Eles atuam de forma mais regionalizada e isso se assemelha ao que a natureza faz. Os biomas devem ser mais estudados para que se possa trabalhar dentro do que a natureza já vem fazendo. Levar uma abelha do Rio Grande do Sul para o Nordeste não me parece fazer sentido, não coaduno dessa proposta. Quem costuma agir assim são criadores que atuam como zoológicos. O problema é que não se sabe o quanto isso é problemático para o meio ambiente, em nome do negócio. Mas também não defendo que se deva proibir imediatamente qualquer atividade que tenha esse perfil. Talvez regulamentar o que já existe, para evitar matança de abelhas e comércio ilegal. É muito complexo e não sou especialista nisso. Tem abelhas que ocorriam no Brasil todo e hoje só na Amazônia, tendo entrado em extinção em outros lugares …
Então, em alguns casos, percorrer longas distâncias não seja tão prejudicial.
É preciso uma análise muito cuidadosa.
No Espírito Santo, a regulamentação da Meliponicultura está sendo conduzida pelo governo do estado de forma a inviabilizar a participação dos pequenos criadores. Isso é um equívoco, na sua opinião?

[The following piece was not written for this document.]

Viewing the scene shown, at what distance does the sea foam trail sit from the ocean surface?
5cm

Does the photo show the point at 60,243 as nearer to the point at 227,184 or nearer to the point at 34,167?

A meliponicultura deve ser regulamentada sim, como qualquer atividade humana, mas desde que essa regulamentação seja feita escutando quem cuida das abelhas, quem as está trazendo de volta para o cenário, retirando do risco de extinção. E o trabalho de reintrodução tem que ser feito com parcimônia, com a colaboração da academia e dos meliponicultores. Concordo muito com a ciência feita com o produtor. Existe ciência feita por eles. Vi no YouTube recentemente um trabalho de descrição de comportamento, um vídeo gravado por um meliponicultor, mostrando o macho se preparando para acasalar. Com a ciência e os produtores unidos, todos saem ganhando.